(Reuters) - The U.S. Centers for Disease Control and Prevention has created a faster test for detecting a strain of enterovirus behind an outbreak of respiratory illnesses affecting hundreds of children in recent months, the agency announced on Tuesday.
CDC said the new test for enterovirus 68 produces a result within a few days, rather than the several weeks needed under the old test.
The faster test will help it track where and when the outbreak of the virus is ending. CDC expects the rate of new infections to decline as the weather turns colder, and is already seeing evidence of this at some hospitals.

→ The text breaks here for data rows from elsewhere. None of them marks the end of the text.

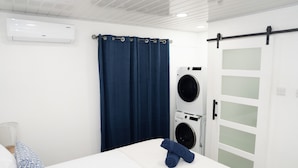 A hotel room with a bed, a blue towel, a washing machine, and a sliding door. -  Cosy one bedroom condo in Holetown, St. James with pool access!! (Holetown)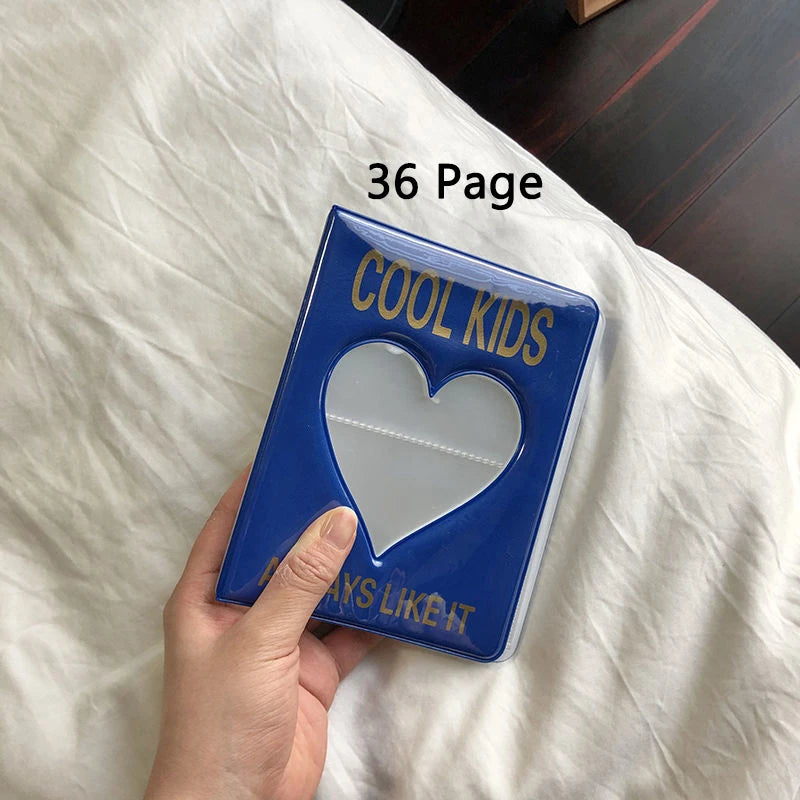 Blue book titled 'Cool Kids' with a heart cutout held by a hand on a white surface.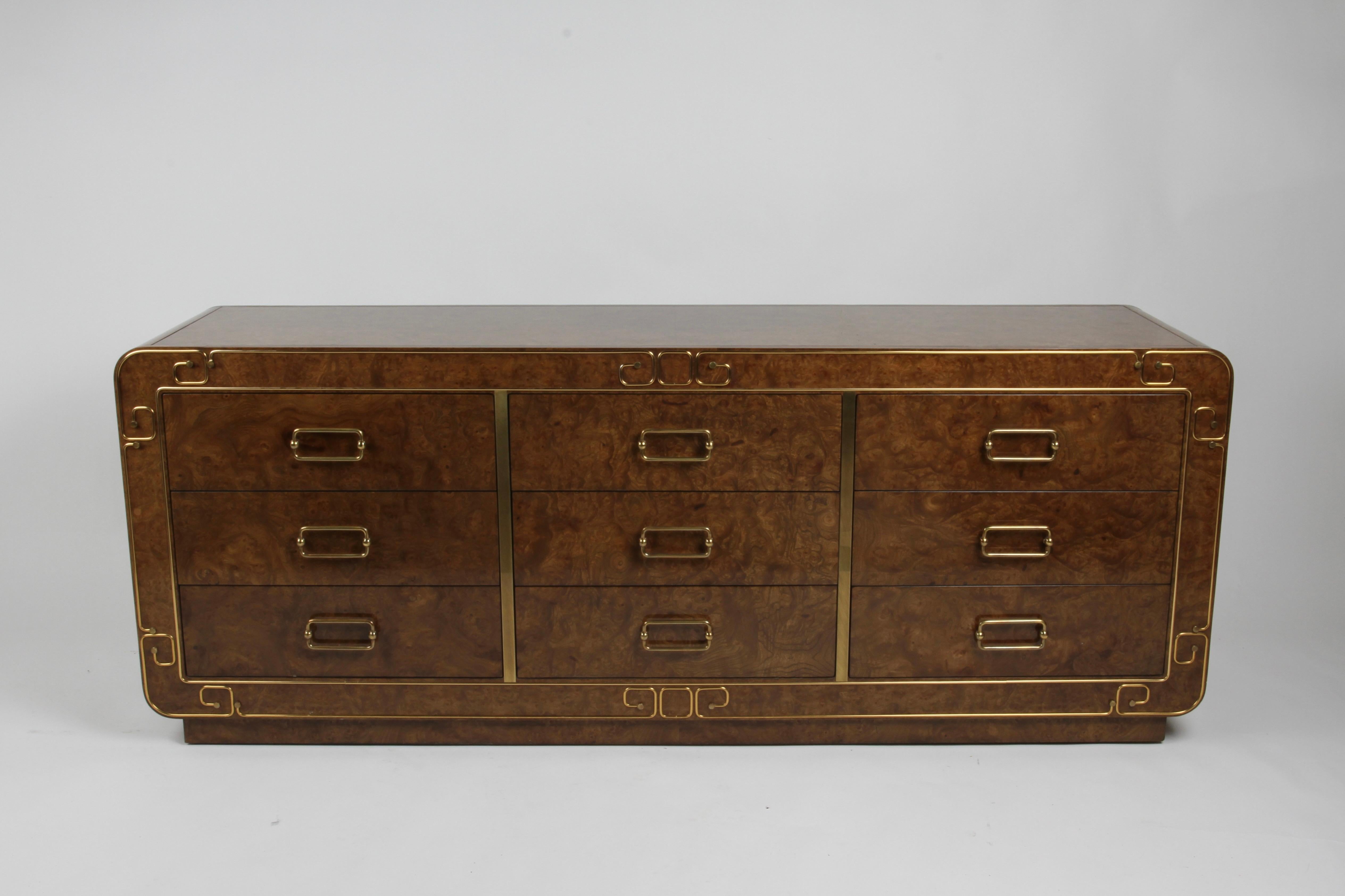 Impressive Mid-Century Modern or Hollywood Regency 1970s Mastercraft nine drawer dresser / sideboard in Burled Elm, with brass inlay, floats on plinth base. Drawers are dovetailed, custom brass handles and brass trim around front of case forms Greek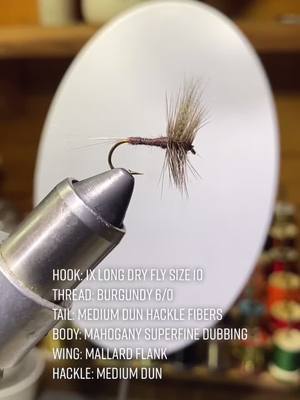 A post by @hunter_f18 on TikTok caption: Isonychia Dry Fly #FlyTying #FlyFishing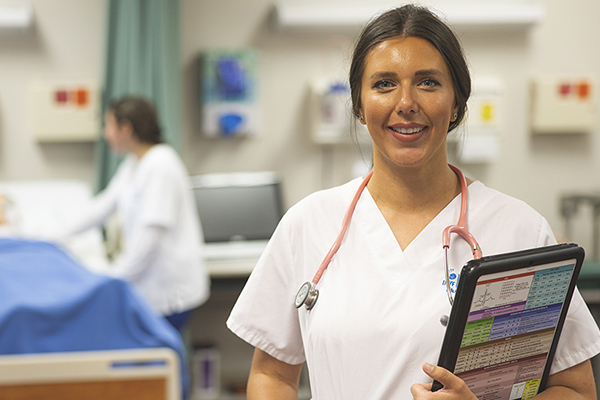 Nursing student in a hospital environment.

There is no known treatment for the virus beyond managing symptoms, and so the new test is not expected to improve the prognosis of individuals infected with the virus, Dr. Steve Oberste, the chief of the CDC’s polio and picornavirus laboratories, said in a telephone interview.
“It’s mainly for surveillance purposes,” Oberste said, adding that faster testing could help more quickly identify clusters of illnesses, allowing for interventions that might dampen further spread of the virus.
Much like common cold viruses, it is transmitted through sneezes, coughs and contact with surfaces that have been touched by an infected person.
The virus strain has infected at least 691 people in 46 states and the District of Columbia since mid-August, most of them children, according to CDC data.
Most people who get the virus recover after an unpleasant bout of influenza-like symptoms. In severe cases, especially if the patient is asthmatic, it can hamper a person’s breathing. The virus strain has been detected in five people who died this year, according to CDC data.